● Exercise 1
Report every line of the listing below that contains the word "grass". Case counts.

● Source extract
------------------------------------------------------------------------
[PATCH] ideas

From: Lorenzo Stoakes

Date: Tue Jun 09 2026 - 05:39:39 EST


---
fs/proc/task_mmu.c | 89 ++++++++++++++++++++++------------------------
1 file changed, 42 insertions(+), 47 deletions(-)

diff --git a/fs/proc/task_mmu.c b/fs/proc/task_mmu.c
index c2bd9f5bbbcd..16bf3cd8c7c7 100644
--- a/fs/proc/task_mmu.c
+++ b/fs/proc/task_mmu.c
@@ -233,16 +233,6 @@ static inline void reacquire_rcu(struct proc_maps_private *priv)
vma_iter_set(&priv->iter, priv->lock_ctx.locked_vma->vm_end);
}

-static inline bool is_mmap_lock_contended(struct proc_maps_private *priv)
-{
- struct proc_maps_locking_ctx *lock_ctx = &priv->lock_ctx;
-
- if (!lock_ctx->mmap_locked)
- return false;
-
- return !!mmap_lock_is_contended(lock_ctx->mm);
-}
-
#else /* CONFIG_PER_VMA_LOCK */

static inline int lock_ctx_mm(struct proc_maps_locking_ctx *lock_ctx)
@@ -278,11 +268,6 @@ static inline bool fallback_to_mmap_lock(struct proc_maps_private *priv,
return false;
}

-static inline bool is_mmap_lock_contended(struct proc_maps_private *priv)
-{
- return !!mmap_lock_is_contended(priv->lock_ctx.mm);
-}
-
static inline void drop_rcu(struct proc_maps_private *priv) {}
static inline void reacquire_rcu(struct proc_maps_private *priv) {}

@@ -1375,17 +1360,24 @@ get_smaps_shmem_walk_ops(struct proc_maps_private *priv)

#endif /* CONFIG_PER_VMA_LOCK */

-/*
- * Gather mem stats from @vma with the indicated beginning
- * address @start, and keep them in @mss.
+/**
+ * smap_gather_stats() - Gather mem stats from @vma.
+ * @priv: proc maps private state.
+ * @vma: The VMA whoms stats we wish to gather.
+ * @mss: The accumulated stats.
+ * @start: The address from which to start.
*
- * Use vm_start of @vma as the beginning address if @start is 0.
+ * This gathers stats for the whole of the VMA unless the mmap lock was dropped
+ * and we raced a VMA merge, in which case we only gather stats for the
+ * remainder of the merged range.
------------------------------------------------------------------------
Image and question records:
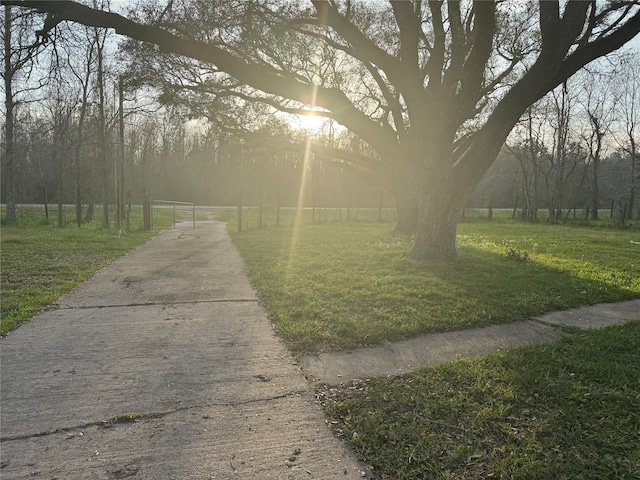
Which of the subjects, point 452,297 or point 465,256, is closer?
point 452,297

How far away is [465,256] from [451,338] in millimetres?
6004

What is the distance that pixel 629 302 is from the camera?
602 cm

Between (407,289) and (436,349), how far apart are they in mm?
2349

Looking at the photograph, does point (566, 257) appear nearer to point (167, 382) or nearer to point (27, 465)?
point (167, 382)

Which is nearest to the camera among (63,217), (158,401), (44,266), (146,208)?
(158,401)

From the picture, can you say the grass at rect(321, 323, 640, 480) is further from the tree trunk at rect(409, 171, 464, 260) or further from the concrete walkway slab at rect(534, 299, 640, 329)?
the tree trunk at rect(409, 171, 464, 260)

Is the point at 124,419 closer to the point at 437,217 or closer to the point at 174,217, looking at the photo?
the point at 437,217

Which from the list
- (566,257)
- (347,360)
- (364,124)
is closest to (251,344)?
(347,360)

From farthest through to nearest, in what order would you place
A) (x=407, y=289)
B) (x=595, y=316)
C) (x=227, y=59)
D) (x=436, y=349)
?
(x=227, y=59) < (x=407, y=289) < (x=595, y=316) < (x=436, y=349)

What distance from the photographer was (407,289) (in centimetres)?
632

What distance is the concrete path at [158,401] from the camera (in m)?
2.23

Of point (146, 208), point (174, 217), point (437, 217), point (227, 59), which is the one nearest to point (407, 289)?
point (437, 217)

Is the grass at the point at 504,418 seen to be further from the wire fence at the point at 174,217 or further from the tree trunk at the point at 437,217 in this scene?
the wire fence at the point at 174,217

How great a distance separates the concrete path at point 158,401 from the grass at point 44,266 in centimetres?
------------------------------------------------------------------------
● Exercise 2
Using the kernel patch above, answer these:
(a) Which file does the patch change?
(b) How many insertions and how many deletions does it report?
(c) What is the name of the function that the patch removes in two places?

● Exercise solution 1
From the picture, can you say the grass at rect(321, 323, 640, 480) is further from the tree trunk at rect(409, 171, 464, 260) or further from the concrete walkway slab at rect(534, 299, 640, 329)?
Is the grass at the point at 504,418 seen to be further from the wire fence at the point at 174,217 or further from the tree trunk at the point at 437,217 in this scene?
How great a distance separates the concrete path at point 158,401 from the grass at point 44,266 in centimetres?

● Exercise solution 2
(a) fs/proc/task_mmu.c
(b) 42 insertions and 47 deletions
(c) is_mmap_lock_contended